«Inoltre non ci stavamo sentendo o altro.» Buttai fuori. «Era forse l'inizio di un'amicizia, non so...ma comunque non è andata avanti.»

«Mh.» Aggrottò la fronte. «Lo sai che ti conosco meglio delle mie tasche, no?»

Ruotai gli occhi. «Te lo giuro.»

«Non puoi mentire a me.» Disse. «Quello ha fatto qualcosa, ne sono certa. E se non vuoi dirmi cos'è successo davvero, lo accetto.»

Winter era davvero la mia roccia. 

Restammo a parlare ancora un po', finchè il sole non iniziò ad abbassarsi all'orizzonte e il cielo diventò arancione. 

In sella a Stella ripensai a quei giorni. Erano passate quasi due settimane dall'attacco ricevuto nella taverna della Delta e una decina di giorni da quando Seth aveva provato a parlarmi in biblioteca. Già. Se dovevo essere sincera avevo impiegato tutta la mia forza per resistergli e mandarlo via, ma mi dissi che era giusto così. La situazione familiare che avevo era completamente incasinata e non avevo bisogno di sentirmi addosso gli sbagli commessi anche dagli altri, soprattutto perchè non sapevano la verità ma solo quello che volevano credere. Loro cinque non erano diversi da tutti quegli sguardi ricevuti al liceo, dopo il fatto, quei sussurri meschini, quei biglietti lasciati in anonimo nel mio armadietto che mi auguravano le peggiori cose, quella forma d'odio provata solo perchè ero parte di quella famiglia. Odiavo quello che era successo ma non si poteva cambiare il passato, e inoltre, la mia punizione l'avevo già ricevuta. Seth e i suoi amici mi credevano responsabile, cosi come molte persone che avevo incontrato nella mia vita, solo perchè ero sua figlia. E lui poteva ripeterlo quante volte voleva ma anche se non l'aveva detto ad alta voce, me li ricordavo bene i suoi occhi--freddi, colmi di giudizio. 

In quei giorni, però, sentivo un vuoto. Era difficile ammettere che una persona appena conosciuta potesse cambiare così tanto il mio umore ma...era così. Mi piaceva la sua compagnia e il non averla, era pesante. 

Lo vedevo nel campus, in caffetteria, in palestra. Era sempre circondato da qualcuno, dai suoi amici, da qualche ragazza. Non aveva mai incrociato lo sguardo col mio. Sembrava aver preso alla lettera le parole che gli avevo sputato quel giorno in biblioteca. Era ciò che volevo, era ciò che avevo chiesto. Ma non mi piaceva il nodo allo stomaco che avevo ogni volta che lo guardavo, solo perchè non sentivo il pizzicore dei suoi occhi su di me. Era fastidioso. 

Lasciai il maneggio con la musica nelle orecchie. Il primo autobus che avrei dovuto prendere per tornare al campus sarebbe passato tra poco. In sua attesa, scattai delle foto al cielo colorato del tramonto. Quel giorno era molto bello. 

L'autobus arrivò e io salii. Non c'era molta gente per cui mi sedetti ai primi posti. Il tragitto sarebbe stato di una decina di minuti e poi avrei dovuto prendere un altro autobus. Notai che sul punto di chiudere le porte, un uomo salì all'ultimo secondo. I nostri sguardi si incrociarono brevemente e poi guardai fuori dal finestrino che avevo a sinistra. Lui andò dietro. 

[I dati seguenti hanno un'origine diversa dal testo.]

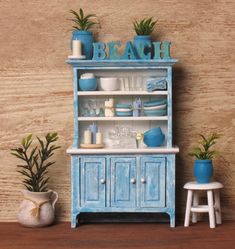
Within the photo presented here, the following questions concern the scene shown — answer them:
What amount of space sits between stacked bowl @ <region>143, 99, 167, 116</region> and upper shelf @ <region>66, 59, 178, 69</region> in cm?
29

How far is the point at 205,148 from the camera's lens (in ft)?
17.3

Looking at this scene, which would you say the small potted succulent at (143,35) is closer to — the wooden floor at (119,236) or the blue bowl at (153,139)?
the blue bowl at (153,139)

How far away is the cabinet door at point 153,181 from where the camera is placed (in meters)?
5.18

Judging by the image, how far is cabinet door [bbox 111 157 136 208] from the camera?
17.0ft

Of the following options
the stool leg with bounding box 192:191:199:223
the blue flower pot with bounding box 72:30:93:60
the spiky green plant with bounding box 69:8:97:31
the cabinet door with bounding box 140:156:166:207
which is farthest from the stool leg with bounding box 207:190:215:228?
the spiky green plant with bounding box 69:8:97:31

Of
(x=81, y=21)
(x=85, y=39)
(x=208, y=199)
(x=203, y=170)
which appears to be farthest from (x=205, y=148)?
(x=81, y=21)

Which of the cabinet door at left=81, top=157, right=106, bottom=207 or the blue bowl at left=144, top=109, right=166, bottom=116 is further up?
the blue bowl at left=144, top=109, right=166, bottom=116

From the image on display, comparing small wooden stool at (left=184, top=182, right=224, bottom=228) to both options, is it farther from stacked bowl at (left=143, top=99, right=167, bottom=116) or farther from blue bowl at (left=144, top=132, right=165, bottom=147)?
stacked bowl at (left=143, top=99, right=167, bottom=116)

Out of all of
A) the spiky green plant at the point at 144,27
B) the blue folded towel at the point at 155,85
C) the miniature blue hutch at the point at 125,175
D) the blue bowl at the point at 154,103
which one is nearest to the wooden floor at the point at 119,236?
the miniature blue hutch at the point at 125,175

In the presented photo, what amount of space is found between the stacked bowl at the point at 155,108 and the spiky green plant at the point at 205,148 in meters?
0.41

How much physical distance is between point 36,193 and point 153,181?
3.07ft

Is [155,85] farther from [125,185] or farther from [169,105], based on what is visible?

La mia playlist dei Coldplay mi tenne compagnia e quando arrivò la mia fermata. Scesi e mi accomodai alla panca della pensilina. Nel farlo mi accorsi che era sceso anche l'uomo di prima. Era di mezza età, vestito un po' trasandato. Restò in piedi contro la vetrata, opposta alla mia, e cercai di ignorare l'aumento del battito del mio cuore. In quella strada a quell'ora, passavano poche macchine e inoltre, era anche domenica. Eravamo solo noi due. 

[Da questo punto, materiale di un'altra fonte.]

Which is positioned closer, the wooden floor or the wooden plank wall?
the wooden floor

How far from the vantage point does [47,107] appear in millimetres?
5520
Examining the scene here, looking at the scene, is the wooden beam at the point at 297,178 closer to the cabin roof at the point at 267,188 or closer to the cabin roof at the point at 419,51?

Iniziai a muovere il piede mentre contavo i secondi passare. Non avrei dovuto attendere tanto per il secondo pullman. Solo cinque minuti. 

Ad un certo punto la canzone che stavo ascoltando si bloccò e abbassai lo sguardo. C'era un avviso del dispositivo che mi avvisava della bassa percentuale di batteria, solo il 15 percento. A quel punto tirai via le cuffie e spensi la musica. Non volevo rischiare di rimanere senza telefono dato che stava iniziando a fare buio.